前、別に心配なことは無いぜ。姉さんのことだから必《きっ》と大切にしてくれる」
「姉さんが何と仰《おっしゃ》っても――繁ちゃんは私の児です――」
姉が末の子供を郷里の方へ連れて行きたいという話は、三吉の方にあった。お雪は聞入れようともしなかった。
秋も深く成って、三吉の家ではめずらしく訪ねて来た正太を迎えた。正太は一寸上京した帰りがけに、汽車の順路を山の上の方へ取って、一夜を叔父の寓居《すまい》で送ろうとして立寄ったのであった。
奥の部屋では客と主人の混《まざ》り合った笑声が起った。お種は台所の方へ行ったり、吾子《わがこ》の側へ行ったりして、一つ処に沈着《おちつ》いていられないほど元気づいた。

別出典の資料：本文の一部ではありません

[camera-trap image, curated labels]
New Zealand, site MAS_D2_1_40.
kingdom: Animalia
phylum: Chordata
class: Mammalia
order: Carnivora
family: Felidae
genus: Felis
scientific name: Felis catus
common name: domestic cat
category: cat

「正太や――お前は母親《おっか》さんを連れてってくれられる人かや」
「いや、今度は途中で用達《ようたし》の都合も有りますからネ――母親さんの御迎には、いずれ近いうちに嘉助をよこす積りです」
「そんなら、それで可いが、一寸お前の都合を聞いて見たのさ。何も今度に限ったことは無いで……」
三吉を前に置いて、橋本親子はこんな言葉を換《かわ》した。漸《ようや》くお種は帰郷の日が近づいたことを知った。その喜悦《よろこび》を持って、復たお雪の方へ行った。
三吉と正太とは久し振で話した。この二人が木曾以来一度一緒に成ったのは、達雄の家出をしたという後であった。顔を合せる度に、二人は種々《さまざま》な感に打たれた。でも、正太は元気で、父の失敗を双肩に荷《にな》おうとする程の意気込を見せていた。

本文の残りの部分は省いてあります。